In almost any other election year, Rep. Charlie Rangel's ethics problems would have been a major campaign issue, in much the way that Republicans' myriad ethics and corruption scandals framed the 2006 election. The only reason Democrats got a "pass" on Rangel before the election is that so much else was going wrong for them and dominating the headlines. Rangel's conviction by a House panel today on 12 ethics violations should change that, but only to a degree. The consequences of the conviction are laughable: Rangel can expect a sternly worded letter of reprimand or, worst case, a censure. As the Times' write-up notes, the committee has the power to expel, but no one thinks that's going to happen.
One of Washington's obsessions post-election has been badgering President Obama to say that he understands that the electorate sent him a message, and his reluctance to do so led to a flurry of pronouncements--mocked by the Daily Show here--that he just "doesn't get it." After Rangel's buffoonish appearance before, and conviction by, the ethics committee, and after House Democrats decided no changes (!) were necessary in their leadership, I think the charge of not getting it applies much more to congressional Democrats than it does the president.

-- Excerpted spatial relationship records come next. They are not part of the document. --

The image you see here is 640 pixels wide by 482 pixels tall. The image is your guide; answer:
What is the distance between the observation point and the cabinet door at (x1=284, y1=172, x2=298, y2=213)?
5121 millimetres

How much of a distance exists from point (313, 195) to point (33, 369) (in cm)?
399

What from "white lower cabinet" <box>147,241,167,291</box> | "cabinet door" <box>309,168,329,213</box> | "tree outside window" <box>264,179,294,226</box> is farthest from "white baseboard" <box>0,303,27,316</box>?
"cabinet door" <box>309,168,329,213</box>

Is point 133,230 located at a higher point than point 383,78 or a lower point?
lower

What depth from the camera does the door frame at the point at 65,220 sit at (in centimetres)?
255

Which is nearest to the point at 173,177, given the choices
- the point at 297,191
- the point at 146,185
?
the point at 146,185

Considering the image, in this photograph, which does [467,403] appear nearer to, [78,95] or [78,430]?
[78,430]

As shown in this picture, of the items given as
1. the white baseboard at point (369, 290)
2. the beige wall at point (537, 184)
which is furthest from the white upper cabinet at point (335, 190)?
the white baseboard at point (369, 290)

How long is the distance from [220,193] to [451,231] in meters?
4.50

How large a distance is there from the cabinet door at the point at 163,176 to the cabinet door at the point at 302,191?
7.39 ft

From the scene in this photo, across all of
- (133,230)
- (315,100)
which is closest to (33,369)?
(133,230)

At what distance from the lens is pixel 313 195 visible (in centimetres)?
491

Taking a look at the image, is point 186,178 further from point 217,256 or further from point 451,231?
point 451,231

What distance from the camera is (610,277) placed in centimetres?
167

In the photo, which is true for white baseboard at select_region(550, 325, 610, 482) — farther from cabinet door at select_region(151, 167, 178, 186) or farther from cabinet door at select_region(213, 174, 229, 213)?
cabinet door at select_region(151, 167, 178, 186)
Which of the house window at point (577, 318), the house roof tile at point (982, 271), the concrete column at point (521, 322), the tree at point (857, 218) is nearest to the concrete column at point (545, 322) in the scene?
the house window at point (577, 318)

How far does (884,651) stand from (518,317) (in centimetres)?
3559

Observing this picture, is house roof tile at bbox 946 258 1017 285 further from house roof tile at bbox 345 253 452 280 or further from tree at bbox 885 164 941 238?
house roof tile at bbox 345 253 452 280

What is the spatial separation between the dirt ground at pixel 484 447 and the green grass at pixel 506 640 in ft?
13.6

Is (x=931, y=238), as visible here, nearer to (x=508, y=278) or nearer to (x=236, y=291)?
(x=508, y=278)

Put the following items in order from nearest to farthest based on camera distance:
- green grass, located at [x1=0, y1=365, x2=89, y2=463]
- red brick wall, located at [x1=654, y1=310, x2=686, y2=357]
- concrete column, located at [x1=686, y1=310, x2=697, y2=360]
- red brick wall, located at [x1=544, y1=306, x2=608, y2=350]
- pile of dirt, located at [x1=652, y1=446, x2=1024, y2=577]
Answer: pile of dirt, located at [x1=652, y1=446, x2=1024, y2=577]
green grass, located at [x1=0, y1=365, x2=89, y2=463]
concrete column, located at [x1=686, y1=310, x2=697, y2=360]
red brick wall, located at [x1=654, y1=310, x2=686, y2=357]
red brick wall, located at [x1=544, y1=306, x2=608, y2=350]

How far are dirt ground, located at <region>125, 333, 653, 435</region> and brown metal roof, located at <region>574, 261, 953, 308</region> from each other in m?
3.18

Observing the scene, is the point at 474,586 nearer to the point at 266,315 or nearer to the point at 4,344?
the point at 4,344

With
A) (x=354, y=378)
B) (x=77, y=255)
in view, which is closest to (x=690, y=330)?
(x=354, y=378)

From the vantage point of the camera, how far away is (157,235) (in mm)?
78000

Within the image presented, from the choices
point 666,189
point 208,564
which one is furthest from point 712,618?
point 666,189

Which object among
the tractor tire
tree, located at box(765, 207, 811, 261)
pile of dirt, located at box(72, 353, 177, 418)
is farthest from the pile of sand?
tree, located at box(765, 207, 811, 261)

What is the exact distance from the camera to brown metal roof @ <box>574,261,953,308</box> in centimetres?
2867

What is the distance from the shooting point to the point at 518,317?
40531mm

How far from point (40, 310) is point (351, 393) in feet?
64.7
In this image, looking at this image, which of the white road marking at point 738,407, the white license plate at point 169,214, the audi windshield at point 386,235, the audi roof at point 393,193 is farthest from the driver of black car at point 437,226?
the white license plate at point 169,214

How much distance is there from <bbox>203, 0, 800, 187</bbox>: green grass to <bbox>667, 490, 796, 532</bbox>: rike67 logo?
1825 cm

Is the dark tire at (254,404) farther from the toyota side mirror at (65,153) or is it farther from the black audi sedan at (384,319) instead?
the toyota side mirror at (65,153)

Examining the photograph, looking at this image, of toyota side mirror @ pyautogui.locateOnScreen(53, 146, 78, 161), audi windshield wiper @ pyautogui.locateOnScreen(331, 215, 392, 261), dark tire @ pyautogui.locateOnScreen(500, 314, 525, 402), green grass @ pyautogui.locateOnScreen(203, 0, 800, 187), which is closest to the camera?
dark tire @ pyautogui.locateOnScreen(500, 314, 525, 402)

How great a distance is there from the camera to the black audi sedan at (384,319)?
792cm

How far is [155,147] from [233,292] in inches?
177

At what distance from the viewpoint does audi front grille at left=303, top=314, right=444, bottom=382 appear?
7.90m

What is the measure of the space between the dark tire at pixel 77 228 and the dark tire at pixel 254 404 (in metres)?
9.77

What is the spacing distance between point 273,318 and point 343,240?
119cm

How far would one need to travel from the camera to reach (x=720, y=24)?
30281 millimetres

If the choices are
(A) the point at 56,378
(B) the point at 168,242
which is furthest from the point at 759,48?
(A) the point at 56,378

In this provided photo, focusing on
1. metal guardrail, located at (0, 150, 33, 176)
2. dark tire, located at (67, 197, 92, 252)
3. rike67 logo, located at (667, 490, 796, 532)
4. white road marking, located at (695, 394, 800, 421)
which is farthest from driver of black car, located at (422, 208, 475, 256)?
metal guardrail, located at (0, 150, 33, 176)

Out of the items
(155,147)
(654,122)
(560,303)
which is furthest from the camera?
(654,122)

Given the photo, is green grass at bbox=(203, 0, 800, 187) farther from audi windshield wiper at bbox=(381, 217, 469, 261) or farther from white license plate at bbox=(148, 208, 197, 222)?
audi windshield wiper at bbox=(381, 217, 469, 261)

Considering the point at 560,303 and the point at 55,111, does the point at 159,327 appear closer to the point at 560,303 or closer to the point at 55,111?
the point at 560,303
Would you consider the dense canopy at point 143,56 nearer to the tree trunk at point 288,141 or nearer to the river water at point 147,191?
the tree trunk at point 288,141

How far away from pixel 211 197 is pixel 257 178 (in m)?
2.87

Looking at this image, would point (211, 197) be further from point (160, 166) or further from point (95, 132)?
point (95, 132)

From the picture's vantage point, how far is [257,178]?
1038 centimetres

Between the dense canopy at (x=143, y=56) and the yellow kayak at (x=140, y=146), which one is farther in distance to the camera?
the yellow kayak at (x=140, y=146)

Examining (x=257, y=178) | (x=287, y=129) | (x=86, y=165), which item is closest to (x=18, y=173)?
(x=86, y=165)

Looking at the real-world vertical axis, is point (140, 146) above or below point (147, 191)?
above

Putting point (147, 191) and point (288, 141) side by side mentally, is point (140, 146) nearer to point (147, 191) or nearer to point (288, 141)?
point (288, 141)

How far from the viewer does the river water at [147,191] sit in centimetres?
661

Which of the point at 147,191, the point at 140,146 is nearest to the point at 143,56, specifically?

In the two weeks since the election, Republicans have made a pretty good show of doing something to change the culture of Washington by attacking earmarks--yes, yes, earmarks are only a tiny sliver of the budget, and even this small step has been taken grudgingly. But in comparison to what the Democrats have done--or rather have not done, by declining to push Rangel out and allowing him to flaunt his corruption and embarrass them all--the Republicans look like the more responsible party.